> [Supplied text]
+ + + +

So why should we eat grass-fed meat, milk, eggs, cheese and butter instead of the more readily available corn-fed variety? Bottom line, grass-fed products are healthier for us than corn-fed, which are also full of hormones, antibiotics and pesticides.
Let’s focus on cows, which by nature are herbivores (plant-eating) and have four-chambered stomachs that are designed to digest grasses, which the human stomach can’t. However, cows grow bigger faster when fed corn (itself grown with the help of dangerous pesticides), so--principally in the United States--cattlemen provide a diet based mostly on corn and animal by-products. And don’t forget about the hormones administered to further facilitate growth. (The equation is straightforward: bigger cows faster = more slaughtering = more money.)
But that’s not the worst of it. The incorrectly fed cows are also jam-packed into the commercial feedlots. (Imagine 15 people squeezed into the SUV you now wish you hadn’t bought.) They don’t get the exercise or sleep they need, which, combined with improper nutrition and general stress, lead to widespread sickness and disease. Enter the antibiotic, the magic potion which cures all ills. Or does it?
The antibiotics, along with the hormones, pesticides and any diseases in the animal-based portion of the feed, pass directly into our food supply. Could this be the catalyst for our ballooning rate of cancers, heart disease, obesity and allergies?
So, what to do? Start buying grass-fed meat and dairy products, which contain nutrients, vitamins and healthy fats that corn-fed products don’t: vitamin E (lowers risk of heart disease and cancer), conjugated linoleic acid or CLA (a cancer-fighting fat), beta-carotene (a powerful antioxidant with far-reaching benefits) and omega-3 fatty acids (a heart-friendly fat with many other pluses). These health advantages emanate from the grass, which the cows eat, digest and turn into edible form for us.
Grass-fed goods are becoming more readily available as the number of farmers producing them increases. Farmers markets in big cities are a great source, as are progressive food stores. Alternatively, click here for a list of grass-fed suppliers, many of whom ship within the United States.
One word of caution: “Organic” is not synonymous with “grass-fed.” Organic means that the product does not contain hormones, antibiotics or feed containing pesticides. However, that feed can be corn, which to reiterate, doesn’t supply the same health benefits as grass. Grass-fed foods will be labeled as such.

+ + + +

> [Input data]
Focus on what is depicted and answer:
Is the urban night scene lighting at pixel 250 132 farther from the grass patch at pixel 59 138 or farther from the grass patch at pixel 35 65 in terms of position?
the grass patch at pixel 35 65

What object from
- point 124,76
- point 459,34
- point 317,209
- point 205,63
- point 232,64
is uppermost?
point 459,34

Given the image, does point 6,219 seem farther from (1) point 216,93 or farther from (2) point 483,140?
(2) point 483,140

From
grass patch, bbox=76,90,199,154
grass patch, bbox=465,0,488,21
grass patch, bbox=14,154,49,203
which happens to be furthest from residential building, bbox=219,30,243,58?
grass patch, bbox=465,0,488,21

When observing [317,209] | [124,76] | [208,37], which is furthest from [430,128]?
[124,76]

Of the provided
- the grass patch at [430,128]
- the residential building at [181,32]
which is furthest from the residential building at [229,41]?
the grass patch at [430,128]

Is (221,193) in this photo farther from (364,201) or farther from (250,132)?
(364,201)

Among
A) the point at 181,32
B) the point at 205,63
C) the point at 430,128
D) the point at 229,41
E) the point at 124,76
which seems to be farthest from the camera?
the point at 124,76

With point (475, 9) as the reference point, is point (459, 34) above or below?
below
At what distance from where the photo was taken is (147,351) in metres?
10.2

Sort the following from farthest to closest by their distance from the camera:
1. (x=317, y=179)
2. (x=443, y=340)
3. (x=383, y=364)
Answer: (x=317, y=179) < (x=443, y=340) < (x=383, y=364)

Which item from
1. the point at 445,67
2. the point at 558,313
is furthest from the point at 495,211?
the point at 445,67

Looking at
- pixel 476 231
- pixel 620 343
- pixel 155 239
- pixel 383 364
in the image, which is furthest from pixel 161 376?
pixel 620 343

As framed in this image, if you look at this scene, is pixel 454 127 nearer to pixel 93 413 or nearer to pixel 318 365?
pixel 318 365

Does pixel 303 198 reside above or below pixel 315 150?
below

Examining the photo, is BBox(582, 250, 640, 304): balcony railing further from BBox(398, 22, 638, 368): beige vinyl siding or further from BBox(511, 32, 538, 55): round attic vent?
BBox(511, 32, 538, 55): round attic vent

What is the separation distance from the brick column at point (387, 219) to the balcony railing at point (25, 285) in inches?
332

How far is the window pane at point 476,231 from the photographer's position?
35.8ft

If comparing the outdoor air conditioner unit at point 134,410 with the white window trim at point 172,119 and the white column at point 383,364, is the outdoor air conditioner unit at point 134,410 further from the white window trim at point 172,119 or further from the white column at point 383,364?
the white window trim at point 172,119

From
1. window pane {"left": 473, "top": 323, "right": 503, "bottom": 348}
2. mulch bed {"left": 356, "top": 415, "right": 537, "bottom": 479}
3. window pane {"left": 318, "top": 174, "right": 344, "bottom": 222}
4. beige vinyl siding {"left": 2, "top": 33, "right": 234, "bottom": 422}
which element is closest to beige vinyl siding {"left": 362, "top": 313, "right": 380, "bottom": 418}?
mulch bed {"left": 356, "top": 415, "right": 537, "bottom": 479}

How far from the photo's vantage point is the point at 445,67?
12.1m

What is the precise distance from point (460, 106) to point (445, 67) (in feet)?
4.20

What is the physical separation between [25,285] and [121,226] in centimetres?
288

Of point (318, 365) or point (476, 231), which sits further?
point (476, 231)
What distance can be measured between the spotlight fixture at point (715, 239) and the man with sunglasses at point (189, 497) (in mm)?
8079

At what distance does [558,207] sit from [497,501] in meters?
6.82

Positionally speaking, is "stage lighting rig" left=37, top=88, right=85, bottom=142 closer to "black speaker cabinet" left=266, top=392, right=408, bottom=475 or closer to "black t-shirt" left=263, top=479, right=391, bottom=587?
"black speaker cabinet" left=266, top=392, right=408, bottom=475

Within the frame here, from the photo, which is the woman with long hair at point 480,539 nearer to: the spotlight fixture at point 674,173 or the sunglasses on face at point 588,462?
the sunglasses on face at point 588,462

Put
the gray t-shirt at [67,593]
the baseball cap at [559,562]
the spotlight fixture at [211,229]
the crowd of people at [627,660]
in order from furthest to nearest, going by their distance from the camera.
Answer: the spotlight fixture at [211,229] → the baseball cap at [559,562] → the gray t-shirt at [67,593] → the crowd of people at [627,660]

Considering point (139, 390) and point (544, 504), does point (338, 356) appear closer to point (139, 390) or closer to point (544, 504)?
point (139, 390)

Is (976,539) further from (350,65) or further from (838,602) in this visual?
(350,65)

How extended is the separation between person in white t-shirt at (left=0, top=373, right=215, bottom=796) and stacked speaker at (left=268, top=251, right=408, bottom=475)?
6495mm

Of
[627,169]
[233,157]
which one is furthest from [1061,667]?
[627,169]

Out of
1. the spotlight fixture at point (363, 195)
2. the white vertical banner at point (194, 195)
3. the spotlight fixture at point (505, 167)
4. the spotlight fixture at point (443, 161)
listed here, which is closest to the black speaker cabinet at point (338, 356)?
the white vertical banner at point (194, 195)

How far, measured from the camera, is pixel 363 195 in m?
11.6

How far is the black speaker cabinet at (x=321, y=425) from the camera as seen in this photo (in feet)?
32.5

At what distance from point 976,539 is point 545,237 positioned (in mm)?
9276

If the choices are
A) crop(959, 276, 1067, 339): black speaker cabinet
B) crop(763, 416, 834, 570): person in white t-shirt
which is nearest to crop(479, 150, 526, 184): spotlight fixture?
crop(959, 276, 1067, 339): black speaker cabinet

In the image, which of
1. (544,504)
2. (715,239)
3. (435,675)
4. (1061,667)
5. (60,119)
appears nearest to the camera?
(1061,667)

+ + + +

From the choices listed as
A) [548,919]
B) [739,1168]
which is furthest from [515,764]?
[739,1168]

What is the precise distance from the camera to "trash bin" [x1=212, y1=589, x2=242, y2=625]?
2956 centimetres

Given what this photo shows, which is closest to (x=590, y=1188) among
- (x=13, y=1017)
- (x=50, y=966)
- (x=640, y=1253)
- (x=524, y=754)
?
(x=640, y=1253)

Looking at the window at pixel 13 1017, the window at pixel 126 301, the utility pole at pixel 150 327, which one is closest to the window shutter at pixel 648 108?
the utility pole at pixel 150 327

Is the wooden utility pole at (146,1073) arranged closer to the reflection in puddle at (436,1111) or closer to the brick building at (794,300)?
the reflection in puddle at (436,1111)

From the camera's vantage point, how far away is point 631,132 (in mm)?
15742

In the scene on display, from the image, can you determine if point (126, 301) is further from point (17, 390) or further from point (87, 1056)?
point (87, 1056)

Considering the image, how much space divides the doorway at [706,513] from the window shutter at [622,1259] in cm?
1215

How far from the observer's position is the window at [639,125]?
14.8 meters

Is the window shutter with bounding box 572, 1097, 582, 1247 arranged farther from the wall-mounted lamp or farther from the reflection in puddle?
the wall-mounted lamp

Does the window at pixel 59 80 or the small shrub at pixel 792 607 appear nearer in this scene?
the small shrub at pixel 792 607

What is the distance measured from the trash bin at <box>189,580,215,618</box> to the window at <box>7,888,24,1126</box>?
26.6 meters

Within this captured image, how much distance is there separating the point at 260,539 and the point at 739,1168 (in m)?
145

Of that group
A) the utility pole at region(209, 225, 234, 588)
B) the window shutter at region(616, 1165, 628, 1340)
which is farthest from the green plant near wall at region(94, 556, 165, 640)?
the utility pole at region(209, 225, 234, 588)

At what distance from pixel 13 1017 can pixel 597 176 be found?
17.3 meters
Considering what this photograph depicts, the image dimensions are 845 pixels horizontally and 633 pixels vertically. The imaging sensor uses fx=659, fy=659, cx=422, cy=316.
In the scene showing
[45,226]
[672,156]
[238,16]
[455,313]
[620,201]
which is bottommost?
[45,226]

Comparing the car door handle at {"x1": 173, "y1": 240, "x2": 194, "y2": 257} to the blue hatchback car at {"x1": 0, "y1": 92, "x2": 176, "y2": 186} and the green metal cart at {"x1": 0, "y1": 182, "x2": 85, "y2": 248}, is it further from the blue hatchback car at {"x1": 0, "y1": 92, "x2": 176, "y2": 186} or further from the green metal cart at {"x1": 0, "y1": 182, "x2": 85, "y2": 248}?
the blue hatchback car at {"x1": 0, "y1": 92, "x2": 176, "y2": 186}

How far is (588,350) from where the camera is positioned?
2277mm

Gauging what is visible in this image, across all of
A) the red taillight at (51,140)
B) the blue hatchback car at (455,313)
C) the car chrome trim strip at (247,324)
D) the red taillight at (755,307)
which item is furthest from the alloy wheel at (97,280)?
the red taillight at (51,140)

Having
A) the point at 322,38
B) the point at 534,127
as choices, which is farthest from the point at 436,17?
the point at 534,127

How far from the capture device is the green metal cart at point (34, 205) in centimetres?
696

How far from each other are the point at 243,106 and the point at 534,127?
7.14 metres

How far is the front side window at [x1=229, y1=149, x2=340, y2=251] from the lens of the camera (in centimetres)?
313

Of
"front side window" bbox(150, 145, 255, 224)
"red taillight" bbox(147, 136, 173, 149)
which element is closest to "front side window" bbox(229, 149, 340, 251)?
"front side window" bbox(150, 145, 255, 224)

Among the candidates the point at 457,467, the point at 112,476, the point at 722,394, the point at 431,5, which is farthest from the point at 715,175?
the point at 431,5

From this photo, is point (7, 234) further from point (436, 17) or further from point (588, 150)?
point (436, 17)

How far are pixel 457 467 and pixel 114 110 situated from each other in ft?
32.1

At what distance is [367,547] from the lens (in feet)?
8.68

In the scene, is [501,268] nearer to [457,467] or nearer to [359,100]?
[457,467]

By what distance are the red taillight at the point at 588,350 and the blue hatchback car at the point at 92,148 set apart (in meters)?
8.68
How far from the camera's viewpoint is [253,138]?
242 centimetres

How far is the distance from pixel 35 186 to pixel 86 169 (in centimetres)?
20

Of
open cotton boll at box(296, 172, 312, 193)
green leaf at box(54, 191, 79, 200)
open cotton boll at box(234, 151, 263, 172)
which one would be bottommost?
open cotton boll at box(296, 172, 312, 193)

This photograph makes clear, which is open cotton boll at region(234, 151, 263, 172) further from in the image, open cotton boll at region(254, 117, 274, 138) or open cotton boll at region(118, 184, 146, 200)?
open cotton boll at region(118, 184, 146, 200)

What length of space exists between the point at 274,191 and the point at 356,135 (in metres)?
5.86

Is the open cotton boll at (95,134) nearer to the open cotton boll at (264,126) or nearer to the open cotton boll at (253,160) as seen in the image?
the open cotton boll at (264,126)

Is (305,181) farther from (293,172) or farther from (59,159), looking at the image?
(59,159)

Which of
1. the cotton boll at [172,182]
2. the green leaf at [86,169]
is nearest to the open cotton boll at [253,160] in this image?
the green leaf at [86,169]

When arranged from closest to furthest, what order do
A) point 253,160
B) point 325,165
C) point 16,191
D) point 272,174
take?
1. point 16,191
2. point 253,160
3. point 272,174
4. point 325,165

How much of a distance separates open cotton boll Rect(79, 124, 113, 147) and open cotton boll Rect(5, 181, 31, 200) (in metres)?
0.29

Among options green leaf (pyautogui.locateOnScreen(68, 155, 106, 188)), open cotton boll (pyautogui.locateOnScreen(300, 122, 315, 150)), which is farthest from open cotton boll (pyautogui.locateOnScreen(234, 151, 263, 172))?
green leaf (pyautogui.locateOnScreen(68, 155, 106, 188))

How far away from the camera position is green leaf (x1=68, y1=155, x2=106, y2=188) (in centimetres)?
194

+ + + +

> [What you need to do]
Retype the passage of the grass-fed food article from "But that’s not" to "obesity and allergies?", word for word.

> [Response to this task]
But that’s not the worst of it. The incorrectly fed cows are also jam-packed into the commercial feedlots. (Imagine 15 people squeezed into the SUV you now wish you hadn’t bought.) They don’t get the exercise or sleep they need, which, combined with improper nutrition and general stress, lead to widespread sickness and disease. Enter the antibiotic, the magic potion which cures all ills. Or does it?
The antibiotics, along with the hormones, pesticides and any diseases in the animal-based portion of the feed, pass directly into our food supply. Could this be the catalyst for our ballooning rate of cancers, heart disease, obesity and allergies?